··· SOURCE DOCUMENT

To WHAT end?
- richard5091
- May 1
- 2 min read
Updated: May 2

It’s ridiculous, really, to say that ‘consumers don’t give a shit’.
Maybe in the context of advertising when trying to get an emotional response from an audience that's barely watching.
But in the world of marketing, and brand strategy in particular, it’s dangerous talk.
The fact is people must be paying for something when they buy a brand. Some kind of benefit that has value to them.
It might be what they get from a particular feature, the functional benefit.
There’s a chance that feature could be unique to one brand. Even so, the functional benefit of it may be shared across a category, to a greater or lesser extent.
So generally what people pay for is an emotional benefit.
Some call this the consumer goal. ‘I want to feel this’ or ‘I want to look that’. Gratification or self-expression.
More than likely, it’ll be an implicit goal that people don’t readily acknowledge.

······
··· RAW RECORDS

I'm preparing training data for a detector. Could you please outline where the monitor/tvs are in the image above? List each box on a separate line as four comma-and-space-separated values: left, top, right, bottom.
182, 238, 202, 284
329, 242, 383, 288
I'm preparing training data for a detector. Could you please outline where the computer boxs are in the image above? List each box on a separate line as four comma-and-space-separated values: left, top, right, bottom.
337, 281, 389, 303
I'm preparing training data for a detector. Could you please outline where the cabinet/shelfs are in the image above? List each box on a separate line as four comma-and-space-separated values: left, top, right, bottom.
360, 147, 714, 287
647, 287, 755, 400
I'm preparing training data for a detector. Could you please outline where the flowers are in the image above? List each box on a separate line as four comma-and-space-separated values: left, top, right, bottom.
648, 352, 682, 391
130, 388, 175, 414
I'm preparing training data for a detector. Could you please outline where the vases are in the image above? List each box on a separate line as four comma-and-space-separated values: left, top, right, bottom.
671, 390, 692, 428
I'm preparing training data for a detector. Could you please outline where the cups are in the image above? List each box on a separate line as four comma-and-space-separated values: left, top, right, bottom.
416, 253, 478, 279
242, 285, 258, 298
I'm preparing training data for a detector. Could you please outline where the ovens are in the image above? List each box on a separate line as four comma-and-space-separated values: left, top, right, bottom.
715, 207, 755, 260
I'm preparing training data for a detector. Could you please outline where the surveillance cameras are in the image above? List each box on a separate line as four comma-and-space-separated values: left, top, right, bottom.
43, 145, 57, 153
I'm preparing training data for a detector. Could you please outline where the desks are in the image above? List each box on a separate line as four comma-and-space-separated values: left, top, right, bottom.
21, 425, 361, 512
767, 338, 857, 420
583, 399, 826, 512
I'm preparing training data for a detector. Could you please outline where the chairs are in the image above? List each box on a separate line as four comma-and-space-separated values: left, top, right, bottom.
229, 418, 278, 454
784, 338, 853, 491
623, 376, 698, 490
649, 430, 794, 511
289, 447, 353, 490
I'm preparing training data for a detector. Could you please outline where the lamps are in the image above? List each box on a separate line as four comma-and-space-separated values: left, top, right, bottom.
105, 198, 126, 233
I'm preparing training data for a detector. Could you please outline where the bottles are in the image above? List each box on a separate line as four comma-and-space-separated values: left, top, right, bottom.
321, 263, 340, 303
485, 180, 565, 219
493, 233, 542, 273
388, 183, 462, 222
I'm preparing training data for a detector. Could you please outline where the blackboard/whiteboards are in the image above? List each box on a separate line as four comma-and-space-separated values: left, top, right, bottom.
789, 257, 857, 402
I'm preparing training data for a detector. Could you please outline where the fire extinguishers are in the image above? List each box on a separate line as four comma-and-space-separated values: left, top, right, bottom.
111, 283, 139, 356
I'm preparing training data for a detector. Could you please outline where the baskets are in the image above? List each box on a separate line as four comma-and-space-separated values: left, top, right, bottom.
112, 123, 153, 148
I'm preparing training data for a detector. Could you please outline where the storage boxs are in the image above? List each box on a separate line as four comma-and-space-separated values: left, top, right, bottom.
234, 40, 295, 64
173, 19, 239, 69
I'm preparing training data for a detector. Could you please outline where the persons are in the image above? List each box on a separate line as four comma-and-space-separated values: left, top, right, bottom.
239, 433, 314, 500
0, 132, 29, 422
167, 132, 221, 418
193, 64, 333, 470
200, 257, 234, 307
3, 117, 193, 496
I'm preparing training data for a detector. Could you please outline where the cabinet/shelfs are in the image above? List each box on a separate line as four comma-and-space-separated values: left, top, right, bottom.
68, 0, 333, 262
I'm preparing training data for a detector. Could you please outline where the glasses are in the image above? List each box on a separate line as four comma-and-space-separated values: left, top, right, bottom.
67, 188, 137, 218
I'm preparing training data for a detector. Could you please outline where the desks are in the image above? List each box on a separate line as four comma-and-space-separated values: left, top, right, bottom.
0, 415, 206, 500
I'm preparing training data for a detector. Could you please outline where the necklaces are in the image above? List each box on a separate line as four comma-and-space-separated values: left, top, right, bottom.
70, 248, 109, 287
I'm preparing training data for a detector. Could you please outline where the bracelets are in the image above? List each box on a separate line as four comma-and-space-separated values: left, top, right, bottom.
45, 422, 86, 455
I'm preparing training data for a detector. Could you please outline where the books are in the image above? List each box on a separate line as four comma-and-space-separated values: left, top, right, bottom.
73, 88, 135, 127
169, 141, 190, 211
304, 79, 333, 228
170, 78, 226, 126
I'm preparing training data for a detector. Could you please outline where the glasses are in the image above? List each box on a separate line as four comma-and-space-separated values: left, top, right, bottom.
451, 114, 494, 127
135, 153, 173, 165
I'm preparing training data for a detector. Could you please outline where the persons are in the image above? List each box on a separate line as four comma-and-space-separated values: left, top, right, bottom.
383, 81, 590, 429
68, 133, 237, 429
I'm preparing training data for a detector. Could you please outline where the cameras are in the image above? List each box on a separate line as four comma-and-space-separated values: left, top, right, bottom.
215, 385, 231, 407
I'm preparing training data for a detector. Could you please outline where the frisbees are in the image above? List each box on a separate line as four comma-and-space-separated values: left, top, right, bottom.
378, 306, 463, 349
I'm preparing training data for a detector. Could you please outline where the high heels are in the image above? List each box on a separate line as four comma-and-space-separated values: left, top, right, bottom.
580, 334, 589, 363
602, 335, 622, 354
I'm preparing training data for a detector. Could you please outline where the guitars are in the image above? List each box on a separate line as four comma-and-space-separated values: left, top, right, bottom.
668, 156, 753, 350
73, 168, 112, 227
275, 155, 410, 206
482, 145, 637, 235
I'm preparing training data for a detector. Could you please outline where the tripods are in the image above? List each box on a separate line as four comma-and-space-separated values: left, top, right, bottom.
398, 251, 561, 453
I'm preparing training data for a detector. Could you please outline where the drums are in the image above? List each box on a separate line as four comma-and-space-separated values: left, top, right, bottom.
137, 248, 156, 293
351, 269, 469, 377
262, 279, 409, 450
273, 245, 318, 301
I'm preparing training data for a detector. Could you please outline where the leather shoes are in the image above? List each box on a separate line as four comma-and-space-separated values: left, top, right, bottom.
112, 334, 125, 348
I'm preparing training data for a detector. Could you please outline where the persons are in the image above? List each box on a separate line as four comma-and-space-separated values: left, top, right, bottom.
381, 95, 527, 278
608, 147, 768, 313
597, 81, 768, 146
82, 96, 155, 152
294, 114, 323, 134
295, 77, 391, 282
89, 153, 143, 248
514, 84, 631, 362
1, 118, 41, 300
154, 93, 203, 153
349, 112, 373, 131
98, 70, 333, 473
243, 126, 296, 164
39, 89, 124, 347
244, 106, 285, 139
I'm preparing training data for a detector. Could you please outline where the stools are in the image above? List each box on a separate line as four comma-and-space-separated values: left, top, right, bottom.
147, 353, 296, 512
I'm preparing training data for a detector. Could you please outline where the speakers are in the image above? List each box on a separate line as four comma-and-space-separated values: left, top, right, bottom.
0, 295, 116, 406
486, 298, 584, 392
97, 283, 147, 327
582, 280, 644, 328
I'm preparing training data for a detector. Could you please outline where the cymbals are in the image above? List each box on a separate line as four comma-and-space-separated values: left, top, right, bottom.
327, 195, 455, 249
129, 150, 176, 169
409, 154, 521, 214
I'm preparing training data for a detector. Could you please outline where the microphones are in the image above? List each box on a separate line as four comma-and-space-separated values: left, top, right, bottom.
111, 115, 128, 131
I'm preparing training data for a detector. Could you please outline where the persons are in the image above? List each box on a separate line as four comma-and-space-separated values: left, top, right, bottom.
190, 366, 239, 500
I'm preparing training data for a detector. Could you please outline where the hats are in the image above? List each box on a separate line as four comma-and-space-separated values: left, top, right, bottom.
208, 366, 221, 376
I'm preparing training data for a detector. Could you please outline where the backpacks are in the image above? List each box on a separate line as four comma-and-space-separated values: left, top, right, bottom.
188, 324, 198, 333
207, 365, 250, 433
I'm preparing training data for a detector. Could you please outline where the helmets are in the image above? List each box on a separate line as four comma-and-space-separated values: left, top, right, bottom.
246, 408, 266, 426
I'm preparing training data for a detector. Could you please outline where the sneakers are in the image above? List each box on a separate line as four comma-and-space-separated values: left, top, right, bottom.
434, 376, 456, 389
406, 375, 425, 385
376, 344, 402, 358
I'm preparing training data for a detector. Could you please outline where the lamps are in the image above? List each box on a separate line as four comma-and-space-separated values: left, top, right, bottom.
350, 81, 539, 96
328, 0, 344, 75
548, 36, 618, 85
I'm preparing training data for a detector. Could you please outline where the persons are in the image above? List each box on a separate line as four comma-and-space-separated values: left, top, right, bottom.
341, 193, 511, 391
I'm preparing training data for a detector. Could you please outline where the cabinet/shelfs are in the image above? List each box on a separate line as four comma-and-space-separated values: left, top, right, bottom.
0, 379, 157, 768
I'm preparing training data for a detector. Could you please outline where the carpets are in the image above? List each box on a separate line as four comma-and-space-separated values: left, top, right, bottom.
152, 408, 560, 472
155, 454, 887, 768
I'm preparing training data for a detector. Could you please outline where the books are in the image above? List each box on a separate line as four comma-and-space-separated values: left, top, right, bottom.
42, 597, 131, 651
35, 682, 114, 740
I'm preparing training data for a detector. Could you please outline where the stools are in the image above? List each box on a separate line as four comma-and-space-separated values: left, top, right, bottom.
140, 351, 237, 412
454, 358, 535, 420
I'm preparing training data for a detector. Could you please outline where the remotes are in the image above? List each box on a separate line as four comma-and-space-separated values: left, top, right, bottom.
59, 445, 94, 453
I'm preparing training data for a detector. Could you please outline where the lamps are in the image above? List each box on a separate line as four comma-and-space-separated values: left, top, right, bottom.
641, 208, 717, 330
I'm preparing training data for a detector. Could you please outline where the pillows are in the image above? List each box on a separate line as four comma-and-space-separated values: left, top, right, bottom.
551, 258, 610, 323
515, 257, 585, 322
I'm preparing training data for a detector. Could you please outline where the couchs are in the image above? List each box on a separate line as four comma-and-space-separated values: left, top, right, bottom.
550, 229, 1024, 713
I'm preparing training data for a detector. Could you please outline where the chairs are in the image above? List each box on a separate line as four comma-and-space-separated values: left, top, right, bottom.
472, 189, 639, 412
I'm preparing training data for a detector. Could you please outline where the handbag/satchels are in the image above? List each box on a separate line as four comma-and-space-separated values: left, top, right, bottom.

······

### TASKS FOR THIS EXERCISE
a) Rewrite the brand strategy post from "But in the world" to "value to them.", changing "brand" to "product" throughout.
b) Translate this sentence from the brand strategy post into Spanish: "So generally what people pay for is an emotional benefit."
The lines were taken from a separate source and have no connection to the text.

### SOLUTION LIST
a)
But in the world of marketing, and product strategy in particular, it’s dangerous talk.
The fact is people must be paying for something when they buy a product. Some kind of benefit that has value to them.

b) Así que, en general, lo que la gente paga es un beneficio emocional.